Anna and Penny
Content Warning: These stories are about violence, abuse, neglect and exploitation and may include references to suicide or self-harming behaviours. They may contain graphic descriptions and strong language and may be distressing. Some narratives may be about First Nations people who have passed away. If you need support, please see Contact & support.
Anna was a proud mum, wife and First Nations woman. She was funny, cheeky, compassionate and intelligent. She loved to write.
Anna lived with psychosocial disabilities and became quadriplegic in middle age as a result of a brain disease, but she had dreams for the rest of her life. She dreamed of moving into an apartment with her husband, of having a little garden, and of getting a chocolate Labrador support dog. She dreamed of one day seeing her daughter give birth, of becoming a grandmother. Instead, Anna died in a hospital a few years ago in her early 50s.
Anna’s daughter, Penny, told the Royal Commission she believes her mother’s death was preventable. She says her life was cut short because of systematic ableism within the health care system, the group home environment and Australian society.
During her initial hospitalisation five years ago, Anna began the stressful and lengthy NDIS application process. Once she finally had a support package, she couldn’t use it. Public hospitals would not allow private NDIS providers such as physiotherapists or dieticians onto their premises, so Anna missed out on critical care that could have helped her regain mobility. Penny says this happened frequently in rural communities and was a common experience for First Nations people.
Eventually, as Anna’s condition stabilised, she no longer required acute hospital care. It was time to find somewhere to live. However the NDIS would not provide Anna with funding for specialist disability accommodation (SDA) until she could provide evidence she had been accepted into an SDA. But no SDA would secure Anna a place until she could prove she had funding. Anna was trapped in hospital for months feeling desperate and suicidal.
Anna was now only in a hospital because there was nowhere else for her to go. Penny said staff began to view her as a burden, and would leave her alone behind closed doors so they did not have to hear her cry. Often they left her sitting in an old wheelchair in extreme pain. She would cry out for hours, waiting to be lifted back into bed.
Staff sought to manage ‘problem behaviours’ – such as crying in pain – through behaviour management plans, prepared without consultation or consent. One of the strategies was to take away Anna’s phone – her only lifeline to the outside world.
It was hard for Penny to see the hospital environment as anything other than prison for her mum. ‘They were places where [she] was confined and deprived of dignity and her liberty. They were places where physical, sexual and emotional abuse occurred … They resembled asylums.’
Eventually Anna was able to leave the hospital and move to a group home. She didn’t want to live in a group home, but the alternatives were stark: hospital or homelessness.
The group home was understaffed and workers routinely neglected Anna. They often left her in bed until midday, with no breakfast. She had bruised and bloodied toes because busy support workers didn’t take enough care with her wheelchair and would push her into walls and doors, causing great pain. Ultimately, the group home was similar to hospital – it felt like a prison. ‘She did not have independence or freedom,’ Penny said. ‘She did not feel safe or dignified.’
Meanwhile, Anna was still having to deal with the NDIS. Penny described the interactions as ‘nothing short of hell’. Planning review meetings were highly invasive and distressing, with planners talking over and about Anna as though she wasn’t there.
‘She felt small and at the mercy of a bureaucracy that at its best did not care for her, and at its worse actively sought to make her life worse.’
Most areas of Anna’s NDIS plans were left severely underfunded.
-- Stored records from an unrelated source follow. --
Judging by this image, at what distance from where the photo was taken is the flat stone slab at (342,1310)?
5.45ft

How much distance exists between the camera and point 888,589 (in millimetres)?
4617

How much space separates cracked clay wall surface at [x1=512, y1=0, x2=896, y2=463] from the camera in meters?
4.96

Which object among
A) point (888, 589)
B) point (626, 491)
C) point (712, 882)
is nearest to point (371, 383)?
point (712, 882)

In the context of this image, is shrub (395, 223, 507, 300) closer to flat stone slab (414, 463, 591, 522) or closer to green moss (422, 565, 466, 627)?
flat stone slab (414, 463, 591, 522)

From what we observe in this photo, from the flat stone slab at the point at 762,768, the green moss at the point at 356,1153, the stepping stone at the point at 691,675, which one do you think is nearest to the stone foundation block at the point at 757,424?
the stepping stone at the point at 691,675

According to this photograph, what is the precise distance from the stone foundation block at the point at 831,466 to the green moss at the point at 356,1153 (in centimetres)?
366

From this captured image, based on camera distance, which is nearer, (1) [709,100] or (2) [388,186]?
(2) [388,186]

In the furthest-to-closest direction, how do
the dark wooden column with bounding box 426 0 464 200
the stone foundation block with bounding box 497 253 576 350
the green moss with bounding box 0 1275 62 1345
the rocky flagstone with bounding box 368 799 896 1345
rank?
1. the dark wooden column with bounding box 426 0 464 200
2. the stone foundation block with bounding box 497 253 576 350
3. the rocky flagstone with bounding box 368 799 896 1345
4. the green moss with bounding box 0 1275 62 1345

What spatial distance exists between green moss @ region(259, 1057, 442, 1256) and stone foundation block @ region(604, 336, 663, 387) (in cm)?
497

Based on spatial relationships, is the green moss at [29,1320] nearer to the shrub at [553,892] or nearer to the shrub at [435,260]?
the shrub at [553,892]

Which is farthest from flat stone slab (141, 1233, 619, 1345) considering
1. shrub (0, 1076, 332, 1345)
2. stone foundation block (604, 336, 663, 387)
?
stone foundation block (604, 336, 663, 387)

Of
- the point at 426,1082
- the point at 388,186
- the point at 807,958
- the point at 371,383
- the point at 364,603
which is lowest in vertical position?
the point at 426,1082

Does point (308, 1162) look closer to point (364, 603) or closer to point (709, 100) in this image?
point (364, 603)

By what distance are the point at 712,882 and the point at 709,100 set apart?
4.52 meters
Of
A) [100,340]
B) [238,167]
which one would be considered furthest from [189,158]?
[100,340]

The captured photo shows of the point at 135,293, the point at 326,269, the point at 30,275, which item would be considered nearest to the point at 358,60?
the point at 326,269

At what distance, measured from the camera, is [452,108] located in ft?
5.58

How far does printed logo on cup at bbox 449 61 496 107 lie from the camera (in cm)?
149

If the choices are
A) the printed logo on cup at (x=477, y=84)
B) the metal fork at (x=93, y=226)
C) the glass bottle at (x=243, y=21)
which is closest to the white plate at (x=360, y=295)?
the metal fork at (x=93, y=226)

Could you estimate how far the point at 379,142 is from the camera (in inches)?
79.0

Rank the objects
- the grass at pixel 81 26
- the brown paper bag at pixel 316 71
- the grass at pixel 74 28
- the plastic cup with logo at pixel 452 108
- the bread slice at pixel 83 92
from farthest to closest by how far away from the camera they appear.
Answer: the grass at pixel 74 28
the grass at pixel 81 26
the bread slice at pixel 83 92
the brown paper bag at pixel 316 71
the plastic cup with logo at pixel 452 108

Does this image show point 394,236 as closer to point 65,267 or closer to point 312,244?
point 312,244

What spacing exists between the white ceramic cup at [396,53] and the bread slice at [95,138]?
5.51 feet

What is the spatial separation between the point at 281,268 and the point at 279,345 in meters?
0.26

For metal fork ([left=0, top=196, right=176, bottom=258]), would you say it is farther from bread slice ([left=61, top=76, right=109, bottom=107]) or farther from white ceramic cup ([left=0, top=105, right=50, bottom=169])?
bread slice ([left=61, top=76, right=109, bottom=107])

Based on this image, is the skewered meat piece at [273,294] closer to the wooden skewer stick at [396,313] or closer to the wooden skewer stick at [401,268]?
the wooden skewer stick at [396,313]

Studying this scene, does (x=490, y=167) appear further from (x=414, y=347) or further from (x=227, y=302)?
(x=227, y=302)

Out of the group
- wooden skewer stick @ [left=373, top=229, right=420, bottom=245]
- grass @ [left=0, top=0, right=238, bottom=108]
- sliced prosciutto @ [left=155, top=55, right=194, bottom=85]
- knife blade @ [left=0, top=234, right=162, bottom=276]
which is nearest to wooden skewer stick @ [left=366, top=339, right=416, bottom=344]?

Lacking critical support, she developed conditions that ultimately contributed to her death. Penny believes that in the weeks leading to Anna’s death, hospital staff made judgements about her quality of life and gave her inadequate treatment because she was a woman with disability.
‘Through her interactions with systems and institutions as a disabled woman, [Anna] was left feeling as if she was not human, and not deserving of the love, safety, dignity, liberty and respect everybody has a right to. The people and systems around Anna robbed her of her agency and humanity. They tried to diminish Anna’s hopes and aspirations.’
Disclaimer: This is the story of a person who shared their personal experience with the Royal Commission into Violence, Abuse, Neglect and Exploitation of People with Disability through a submission or private session. The names in this story are pseudonyms. The person who shared this experience was not a witness and their account is not evidence. They did not take an oath or affirmation before providing the story. Nothing in this story constitutes a finding of the Royal Commission. Any views expressed are those of the person who shared their experience, not of the Royal Commission.